* [Work task] Every entry should appear in your answer exactly as it does here.

Dataset entries
◆ ◆ ◆ ◆ ◆
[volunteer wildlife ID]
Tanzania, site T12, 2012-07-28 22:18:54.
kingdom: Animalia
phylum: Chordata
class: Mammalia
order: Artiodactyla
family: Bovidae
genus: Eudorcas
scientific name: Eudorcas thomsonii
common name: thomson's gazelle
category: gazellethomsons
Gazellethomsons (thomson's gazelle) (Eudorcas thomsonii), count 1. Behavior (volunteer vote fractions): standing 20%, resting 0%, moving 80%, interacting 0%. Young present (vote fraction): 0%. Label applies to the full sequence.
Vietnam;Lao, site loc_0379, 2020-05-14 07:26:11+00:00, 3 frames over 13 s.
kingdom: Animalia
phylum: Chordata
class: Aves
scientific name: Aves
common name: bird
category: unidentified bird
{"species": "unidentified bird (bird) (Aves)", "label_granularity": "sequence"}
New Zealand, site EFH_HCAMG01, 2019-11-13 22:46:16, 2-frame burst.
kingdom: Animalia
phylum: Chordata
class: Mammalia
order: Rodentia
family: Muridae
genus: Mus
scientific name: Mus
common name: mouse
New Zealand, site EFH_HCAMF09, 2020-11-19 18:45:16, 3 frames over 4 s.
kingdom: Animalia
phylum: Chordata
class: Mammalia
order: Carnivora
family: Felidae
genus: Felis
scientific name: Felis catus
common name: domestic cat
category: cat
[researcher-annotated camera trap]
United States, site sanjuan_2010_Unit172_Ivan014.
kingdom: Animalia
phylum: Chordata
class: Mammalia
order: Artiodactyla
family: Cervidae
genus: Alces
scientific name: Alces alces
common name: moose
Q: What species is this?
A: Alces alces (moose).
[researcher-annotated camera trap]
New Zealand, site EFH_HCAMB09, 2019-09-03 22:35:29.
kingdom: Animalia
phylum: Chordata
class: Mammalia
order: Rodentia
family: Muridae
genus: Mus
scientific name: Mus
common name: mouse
◆ ◆ ◆ ◆ ◆
* [Finished exercise]
[volunteer wildlife ID]
Tanzania, site T12, 2012-07-28 22:18:54.
kingdom: Animalia
phylum: Chordata
class: Mammalia
order: Artiodactyla
family: Bovidae
genus: Eudorcas
scientific name: Eudorcas thomsonii
common name: thomson's gazelle
category: gazellethomsons
Gazellethomsons (thomson's gazelle) (Eudorcas thomsonii), count 1. Behavior (volunteer vote fractions): standing 20%, resting 0%, moving 80%, interacting 0%. Young present (vote fraction): 0%. Label applies to the full sequence.
Vietnam;Lao, site loc_0379, 2020-05-14 07:26:11+00:00, 3 frames over 13 s.
kingdom: Animalia
phylum: Chordata
class: Aves
scientific name: Aves
common name: bird
category: unidentified bird
{"species": "unidentified bird (bird) (Aves)", "label_granularity": "sequence"}
New Zealand, site EFH_HCAMG01, 2019-11-13 22:46:16, 2-frame burst.
kingdom: Animalia
phylum: Chordata
class: Mammalia
order: Rodentia
family: Muridae
genus: Mus
scientific name: Mus
common name: mouse
New Zealand, site EFH_HCAMF09, 2020-11-19 18:45:16, 3 frames over 4 s.
kingdom: Animalia
phylum: Chordata
class: Mammalia
order: Carnivora
family: Felidae
genus: Felis
scientific name: Felis catus
common name: domestic cat
category: cat
[researcher-annotated camera trap]
United States, site sanjuan_2010_Unit172_Ivan014.
kingdom: Animalia
phylum: Chordata
class: Mammalia
order: Artiodactyla
family: Cervidae
genus: Alces
scientific name: Alces alces
common name: moose
Q: What species is this?
A: Alces alces (moose).
[researcher-annotated camera trap]
New Zealand, site EFH_HCAMB09, 2019-09-03 22:35:29.
kingdom: Animalia
phylum: Chordata
class: Mammalia
order: Rodentia
family: Muridae
genus: Mus
scientific name: Mus
common name: mouse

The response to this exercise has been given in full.